Once baseline images are captured, users are helped to submit additional images of each mole after an appropriate period. Skin Analytics will automatically warn the user of any changes detected, which could potentially be the early signs of skin cancer.
The service is not meant to be a definitive diagnostic but rather an early warning monitoring system that will highlight the need to seek medical advice at the appropriate time.
A significant challenge Skin Analytics has to overcome is to enable images taken under different lighting conditions and from different angles, to be compared. Working on the University of Cambridge, West Cambridge site has enabled Skin Analytics to access leading image processing researchers to develop these algorithms.
Skin Analytics is funded by private investors and also by a significant UK government innovation grant. Its is due to be launched early 2013 in the UK, Australia and New Zealand.
Neil Daly, director of Skin Analytics, said: “ideaSpace has been great to us since we started working here.
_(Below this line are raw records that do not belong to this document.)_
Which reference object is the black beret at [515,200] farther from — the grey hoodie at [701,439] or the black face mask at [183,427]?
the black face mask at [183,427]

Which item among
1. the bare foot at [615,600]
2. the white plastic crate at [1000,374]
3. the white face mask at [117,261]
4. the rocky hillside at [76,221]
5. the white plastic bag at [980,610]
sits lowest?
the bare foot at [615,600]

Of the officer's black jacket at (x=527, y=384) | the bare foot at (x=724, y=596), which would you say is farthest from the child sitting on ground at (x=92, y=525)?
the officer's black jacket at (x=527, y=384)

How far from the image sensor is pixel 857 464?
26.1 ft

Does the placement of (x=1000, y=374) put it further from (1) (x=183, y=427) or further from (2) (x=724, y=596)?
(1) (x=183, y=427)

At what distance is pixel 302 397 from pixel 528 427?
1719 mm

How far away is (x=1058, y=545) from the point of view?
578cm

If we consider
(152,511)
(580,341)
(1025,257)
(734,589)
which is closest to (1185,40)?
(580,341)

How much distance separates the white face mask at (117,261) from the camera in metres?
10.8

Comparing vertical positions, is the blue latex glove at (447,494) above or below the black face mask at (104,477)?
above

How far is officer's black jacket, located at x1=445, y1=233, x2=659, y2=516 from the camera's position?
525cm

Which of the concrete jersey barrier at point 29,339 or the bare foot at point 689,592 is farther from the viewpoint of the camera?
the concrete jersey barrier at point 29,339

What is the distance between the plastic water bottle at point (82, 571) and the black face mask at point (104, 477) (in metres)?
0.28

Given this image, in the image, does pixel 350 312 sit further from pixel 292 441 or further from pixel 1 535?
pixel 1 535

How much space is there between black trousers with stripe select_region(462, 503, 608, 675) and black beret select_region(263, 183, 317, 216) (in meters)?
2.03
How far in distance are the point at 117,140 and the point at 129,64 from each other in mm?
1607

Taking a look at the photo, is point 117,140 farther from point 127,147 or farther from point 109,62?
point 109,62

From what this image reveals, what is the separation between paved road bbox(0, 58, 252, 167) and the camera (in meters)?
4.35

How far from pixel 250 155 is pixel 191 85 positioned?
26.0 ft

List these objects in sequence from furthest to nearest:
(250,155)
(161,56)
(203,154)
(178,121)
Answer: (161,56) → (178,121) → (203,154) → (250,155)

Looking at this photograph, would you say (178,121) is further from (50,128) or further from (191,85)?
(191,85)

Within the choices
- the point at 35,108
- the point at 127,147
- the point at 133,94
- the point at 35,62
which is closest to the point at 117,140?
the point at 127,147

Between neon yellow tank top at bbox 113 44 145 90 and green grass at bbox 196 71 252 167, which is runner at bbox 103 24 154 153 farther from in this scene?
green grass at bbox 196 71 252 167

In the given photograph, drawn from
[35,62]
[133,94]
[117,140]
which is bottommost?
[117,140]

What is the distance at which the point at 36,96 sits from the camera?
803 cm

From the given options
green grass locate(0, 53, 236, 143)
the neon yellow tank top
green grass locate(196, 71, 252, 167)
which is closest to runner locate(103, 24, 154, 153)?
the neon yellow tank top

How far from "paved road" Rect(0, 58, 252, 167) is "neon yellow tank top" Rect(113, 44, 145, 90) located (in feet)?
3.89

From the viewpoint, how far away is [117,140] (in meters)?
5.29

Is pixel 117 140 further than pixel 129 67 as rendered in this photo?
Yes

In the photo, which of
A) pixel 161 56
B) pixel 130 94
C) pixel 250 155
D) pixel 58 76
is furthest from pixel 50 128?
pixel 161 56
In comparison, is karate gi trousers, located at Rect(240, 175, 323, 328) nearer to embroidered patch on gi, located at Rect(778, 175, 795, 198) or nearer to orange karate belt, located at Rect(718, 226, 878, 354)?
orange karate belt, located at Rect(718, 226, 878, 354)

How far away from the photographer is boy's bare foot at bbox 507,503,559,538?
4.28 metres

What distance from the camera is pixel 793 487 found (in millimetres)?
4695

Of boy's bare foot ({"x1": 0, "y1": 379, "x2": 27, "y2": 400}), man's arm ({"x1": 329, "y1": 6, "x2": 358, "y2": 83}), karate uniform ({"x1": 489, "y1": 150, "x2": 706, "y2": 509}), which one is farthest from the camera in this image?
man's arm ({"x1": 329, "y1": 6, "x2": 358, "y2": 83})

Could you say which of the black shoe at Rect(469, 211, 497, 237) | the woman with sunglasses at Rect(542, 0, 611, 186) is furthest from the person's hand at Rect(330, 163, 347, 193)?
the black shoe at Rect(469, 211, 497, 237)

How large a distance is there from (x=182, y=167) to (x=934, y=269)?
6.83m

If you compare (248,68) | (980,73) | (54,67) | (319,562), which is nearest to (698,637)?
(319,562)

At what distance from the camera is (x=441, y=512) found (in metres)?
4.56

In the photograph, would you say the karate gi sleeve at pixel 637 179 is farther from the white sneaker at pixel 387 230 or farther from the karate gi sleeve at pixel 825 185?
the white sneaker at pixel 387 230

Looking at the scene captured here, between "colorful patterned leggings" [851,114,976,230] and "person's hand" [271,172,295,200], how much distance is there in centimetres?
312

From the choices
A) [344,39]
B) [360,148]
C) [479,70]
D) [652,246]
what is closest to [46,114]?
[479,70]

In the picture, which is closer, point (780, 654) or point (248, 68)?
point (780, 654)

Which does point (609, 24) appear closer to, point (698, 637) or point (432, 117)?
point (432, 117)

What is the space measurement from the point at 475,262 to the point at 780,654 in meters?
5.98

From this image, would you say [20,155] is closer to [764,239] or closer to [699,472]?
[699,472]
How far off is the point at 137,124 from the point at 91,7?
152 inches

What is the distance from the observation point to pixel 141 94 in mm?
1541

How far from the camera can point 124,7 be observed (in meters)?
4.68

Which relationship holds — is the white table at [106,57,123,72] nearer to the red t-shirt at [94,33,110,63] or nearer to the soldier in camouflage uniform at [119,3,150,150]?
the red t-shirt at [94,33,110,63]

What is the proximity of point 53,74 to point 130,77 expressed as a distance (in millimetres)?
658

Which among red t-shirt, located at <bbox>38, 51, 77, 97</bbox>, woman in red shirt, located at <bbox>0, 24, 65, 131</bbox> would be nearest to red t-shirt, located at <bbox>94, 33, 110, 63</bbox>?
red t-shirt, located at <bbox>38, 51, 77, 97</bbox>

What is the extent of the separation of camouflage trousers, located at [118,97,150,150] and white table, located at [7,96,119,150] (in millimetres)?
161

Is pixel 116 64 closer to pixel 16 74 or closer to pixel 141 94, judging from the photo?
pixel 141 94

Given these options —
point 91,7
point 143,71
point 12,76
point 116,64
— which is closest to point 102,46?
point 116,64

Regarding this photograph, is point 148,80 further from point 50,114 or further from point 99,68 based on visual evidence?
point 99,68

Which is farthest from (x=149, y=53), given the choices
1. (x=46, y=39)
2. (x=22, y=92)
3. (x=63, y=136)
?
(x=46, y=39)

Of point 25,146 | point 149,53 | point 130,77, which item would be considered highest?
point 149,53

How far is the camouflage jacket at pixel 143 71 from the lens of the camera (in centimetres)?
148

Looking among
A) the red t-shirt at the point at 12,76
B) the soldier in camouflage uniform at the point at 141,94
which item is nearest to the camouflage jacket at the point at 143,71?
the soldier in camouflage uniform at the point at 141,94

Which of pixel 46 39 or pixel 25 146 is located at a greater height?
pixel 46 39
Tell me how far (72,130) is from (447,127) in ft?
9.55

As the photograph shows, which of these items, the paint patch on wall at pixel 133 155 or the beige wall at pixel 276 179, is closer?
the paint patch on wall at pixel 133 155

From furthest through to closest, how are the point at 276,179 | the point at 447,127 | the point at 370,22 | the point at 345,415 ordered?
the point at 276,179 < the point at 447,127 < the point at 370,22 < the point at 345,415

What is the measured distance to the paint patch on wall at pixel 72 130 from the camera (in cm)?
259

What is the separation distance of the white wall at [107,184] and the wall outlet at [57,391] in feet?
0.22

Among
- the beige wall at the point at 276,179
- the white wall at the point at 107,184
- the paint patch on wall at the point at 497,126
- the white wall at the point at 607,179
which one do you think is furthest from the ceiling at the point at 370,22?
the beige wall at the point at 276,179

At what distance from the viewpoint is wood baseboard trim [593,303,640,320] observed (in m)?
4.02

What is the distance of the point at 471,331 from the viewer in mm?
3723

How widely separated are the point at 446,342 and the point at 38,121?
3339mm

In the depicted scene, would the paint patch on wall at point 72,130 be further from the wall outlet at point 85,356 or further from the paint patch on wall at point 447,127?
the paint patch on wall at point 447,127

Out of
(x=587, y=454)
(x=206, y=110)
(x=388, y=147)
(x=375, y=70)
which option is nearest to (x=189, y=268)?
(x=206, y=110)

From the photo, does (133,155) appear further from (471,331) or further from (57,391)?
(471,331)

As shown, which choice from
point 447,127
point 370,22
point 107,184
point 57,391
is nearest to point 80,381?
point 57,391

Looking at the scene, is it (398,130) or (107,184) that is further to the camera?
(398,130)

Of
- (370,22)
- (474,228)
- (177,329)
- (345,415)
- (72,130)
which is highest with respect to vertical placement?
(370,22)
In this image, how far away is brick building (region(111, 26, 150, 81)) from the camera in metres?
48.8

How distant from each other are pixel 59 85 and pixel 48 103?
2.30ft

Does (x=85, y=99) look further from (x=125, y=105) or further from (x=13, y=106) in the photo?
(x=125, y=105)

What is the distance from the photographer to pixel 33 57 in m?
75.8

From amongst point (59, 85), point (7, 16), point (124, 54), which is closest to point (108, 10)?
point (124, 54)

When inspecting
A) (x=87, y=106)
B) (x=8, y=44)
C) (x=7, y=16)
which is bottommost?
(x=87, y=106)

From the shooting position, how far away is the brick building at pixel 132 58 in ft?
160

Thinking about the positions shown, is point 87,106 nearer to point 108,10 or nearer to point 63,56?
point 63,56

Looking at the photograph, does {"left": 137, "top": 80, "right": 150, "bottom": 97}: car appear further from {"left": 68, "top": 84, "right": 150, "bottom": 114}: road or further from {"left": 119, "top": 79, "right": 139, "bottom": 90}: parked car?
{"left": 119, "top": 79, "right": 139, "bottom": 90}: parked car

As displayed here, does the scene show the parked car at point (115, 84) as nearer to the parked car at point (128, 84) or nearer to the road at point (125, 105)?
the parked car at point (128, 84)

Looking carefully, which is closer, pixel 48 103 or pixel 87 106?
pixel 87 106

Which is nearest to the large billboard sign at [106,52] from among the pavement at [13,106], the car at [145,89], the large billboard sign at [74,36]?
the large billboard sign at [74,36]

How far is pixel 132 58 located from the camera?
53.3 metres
The flexibility of the services offered and the network we were able to access have been critical in getting us where we are today.
“Through the ideaSpace team or the 99 other members, we have been able to find quality help across a variety of areas such as IP, medical device regulation and legal support.”
ideaSpace was only founded in June 2010, with the support from Hauser-Raspe Foundation and the East of England Development Agency. It was set up to foster a culture and environment to support early stage ventures with potential global impact in Cambridge and the wider enterprise community. Membership numbers have steadily grown from a diverse range of industries.